みなさん。初めまして、こんちくわ! この度、ここで連載させて頂く事になりました、風野又二朗と申します。私の事、知らない人がほとんどだと思いますので、自己紹介させてください。
私は普段、アメリカのロサンゼルスで、映像のdirector/producerとして働いています。昨年、ひょんな事から、日本のラジオ番組のパーソナリティをさせて頂ける事になり、そのご縁で日本の事務所に所属して、なんと今こうして、ここで文章を書かせて頂ける事になりました。光栄です。感無量です。
ただ、来日と同時に日本での映像のプロジェクトがいくつか進行してしまっていて、
今まさに“猫の手も借りたい”状況なんですが、コラムを書くのが小さい頃からの夢でしたから、キーボードの上で指が、そして心が今、踊っています。
このコラムは、L.A.と東京を行き来する風野又二朗が、今一度日本にある当たり前のモノ、デキゴト、そこに流れる風を見つけて、掘り起こし、論じて、感謝したり、感動したり、へーえ! と膝を打ちながら、皆さんと楽しんでいけるコラムにできたらなと思っています。
さて2月ですねぇ、2月と言えばバレンタイン。日本では、女性から男性にチョコレートを渡すという文化で広く根付いていますよね。風野も日本の小学生だった頃、経験しました。1月の終わりくらいから、だんだんソワソワしてくるんですよ。で、1週間前から、お風呂でいつもより丁寧に体を洗っていたのを思い出します。意味ないのに。女子も教室の隅でヒソヒソ話していましたよね。
日本の男子はまず、この歳で“選ばれる”という体験をします。もちろん、その後の人生において選ばれる事は大切な経験ではあるよ、あるけどさぁ、これキツイよ! キツかった! ね? そうですよね? 分かるわぁ。いや、女子も大変だと思う。買わなきゃだし、渡すのもドキドキするでしょう。でもね、選べる立場なんですよ。我々は選べない。
2月14日の朝はお腹痛かったですよ。登校して、昼ぐらいかな、もう既にこっそり貰ってる奴の顔、あの冷静に喜んでる奴の顔忘れないよね。受験に早々と受かった奴の顔ですわ。下校の時間さ、親友と歩いて帰ってるんだけど、会話無いんですよ。お互い聞けない訳です、怖いから。どっちかが貰っていたら、もう終わりやん。もう、そこ友情にヒビ、入りかねんやん。だからね、興味のない、どうでもいい話して、家まで帰りました。
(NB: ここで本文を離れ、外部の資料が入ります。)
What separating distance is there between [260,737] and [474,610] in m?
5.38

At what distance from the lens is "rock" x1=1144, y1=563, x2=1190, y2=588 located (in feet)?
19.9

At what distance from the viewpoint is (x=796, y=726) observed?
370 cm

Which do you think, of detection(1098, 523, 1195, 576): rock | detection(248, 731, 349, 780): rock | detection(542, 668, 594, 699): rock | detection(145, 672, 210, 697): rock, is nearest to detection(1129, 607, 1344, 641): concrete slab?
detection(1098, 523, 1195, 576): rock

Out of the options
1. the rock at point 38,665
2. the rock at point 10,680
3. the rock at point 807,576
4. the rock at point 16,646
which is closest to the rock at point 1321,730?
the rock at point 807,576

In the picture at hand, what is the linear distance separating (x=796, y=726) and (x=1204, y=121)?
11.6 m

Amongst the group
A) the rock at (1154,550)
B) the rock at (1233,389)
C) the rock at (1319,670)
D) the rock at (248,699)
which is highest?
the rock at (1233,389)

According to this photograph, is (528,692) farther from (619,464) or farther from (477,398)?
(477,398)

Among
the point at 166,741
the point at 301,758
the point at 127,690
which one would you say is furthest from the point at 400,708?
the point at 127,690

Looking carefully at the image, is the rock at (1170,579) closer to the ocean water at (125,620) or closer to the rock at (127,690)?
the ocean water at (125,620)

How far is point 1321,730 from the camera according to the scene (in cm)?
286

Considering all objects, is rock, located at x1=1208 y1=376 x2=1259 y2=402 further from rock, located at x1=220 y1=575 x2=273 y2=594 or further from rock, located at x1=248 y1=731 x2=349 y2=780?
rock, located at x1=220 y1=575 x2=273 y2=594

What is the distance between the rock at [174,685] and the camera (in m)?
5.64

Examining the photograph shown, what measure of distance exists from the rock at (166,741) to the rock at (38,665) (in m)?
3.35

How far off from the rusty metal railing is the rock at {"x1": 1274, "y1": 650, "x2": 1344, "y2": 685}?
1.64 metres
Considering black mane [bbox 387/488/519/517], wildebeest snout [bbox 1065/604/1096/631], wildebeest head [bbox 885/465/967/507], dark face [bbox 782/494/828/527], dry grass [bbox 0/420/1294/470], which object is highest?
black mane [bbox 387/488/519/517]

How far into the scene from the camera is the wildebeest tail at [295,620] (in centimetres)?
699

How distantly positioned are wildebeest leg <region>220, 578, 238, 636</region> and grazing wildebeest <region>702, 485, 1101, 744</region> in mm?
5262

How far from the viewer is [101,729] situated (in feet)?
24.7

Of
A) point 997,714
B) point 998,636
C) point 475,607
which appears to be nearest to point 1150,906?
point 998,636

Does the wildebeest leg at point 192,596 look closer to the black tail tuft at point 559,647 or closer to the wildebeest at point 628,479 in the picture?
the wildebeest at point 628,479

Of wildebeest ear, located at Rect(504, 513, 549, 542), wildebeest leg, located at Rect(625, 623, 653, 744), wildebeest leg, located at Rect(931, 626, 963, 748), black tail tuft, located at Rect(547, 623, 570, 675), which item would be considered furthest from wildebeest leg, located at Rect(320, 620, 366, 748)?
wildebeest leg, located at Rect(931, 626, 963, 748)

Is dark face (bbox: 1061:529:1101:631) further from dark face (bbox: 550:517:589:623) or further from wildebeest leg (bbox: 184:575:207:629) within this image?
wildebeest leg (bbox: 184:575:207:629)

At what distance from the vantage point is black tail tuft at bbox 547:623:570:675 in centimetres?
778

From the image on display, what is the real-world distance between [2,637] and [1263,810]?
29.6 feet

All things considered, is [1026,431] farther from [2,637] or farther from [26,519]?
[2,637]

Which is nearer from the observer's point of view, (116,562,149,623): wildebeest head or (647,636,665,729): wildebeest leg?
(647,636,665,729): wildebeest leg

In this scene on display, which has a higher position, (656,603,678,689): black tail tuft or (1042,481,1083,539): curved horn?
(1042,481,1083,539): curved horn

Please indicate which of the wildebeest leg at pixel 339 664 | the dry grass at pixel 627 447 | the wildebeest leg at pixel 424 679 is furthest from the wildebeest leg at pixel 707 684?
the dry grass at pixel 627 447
あれはまさに、風と共に去りぬ、でした。
中学、高校は男子校だったんで、バレンタインの恐怖はなくなりました。むしろ、この6年間でバレンタインなんてすっかり忘れて、異性を意識しない、モテなくてもいい、ぬるま湯な生活を送りすぎてしまったんですけど。これね、ダメな政治家と一緒でね、結局は問題の先送りだったんですよ。
大学。風野は芸術学部のある大学に行ってたんですけど、そりゃあ異性がいてね、ビビりましたよ。あっ、まただ、そうだ選ばれるんだって。ここでのキャンパスライフは、また追々書いていきますが、風野はバレンタインを前に、大学を中退、親に土下座、アメリカに渡ります。
そこでまず最初の衝撃ですよ。カリフォルニアの風やばいなって、強風だなって思ったんですけど。向こうのバレンタイン、逆なんですよ。女性から男性にではなく、男性から女性へ、なんですよね。Why? ←これ風野が初めて使った英語なんですけど。
本場はそんな事になっとんのかい! ってね。しかも、アメリカはチョコあげないんですよ。花とかメッセージカードとか、です。いや誰よ、この文化逆にして、さらにチョコを混ぜてきた人。たぶん、グリコか明治か森永の偉い人やろなぁ。
いや、もしかしたら、敏腕営業マンかもしれませんよね。クッキーやポテトチップス部門にいつも負けていた、チョコ部門の営業マンが、会議に会議を重ねて、これだ! と机を叩いて立ち上がり、社長室に駆け込み、“チョコっと僕の話を聞いてくれませんか!”と言ったんでしょう。そういう事にしておきましょう。
ここでね、映像作家らしく、オススメの映画を1本。『ブルーバレンタイン』恋の始まりと終わりをこんなにリアルに、シームレスに描かれた作品を僕は見た事ありません。傑作です。ライアン・ゴズリングのベストアクトです。ぜひ見てみてください。まだまだ書きたい事がたくさんあるけど、今回はここでお暇します。
風野又二朗でした。また風が吹く日に。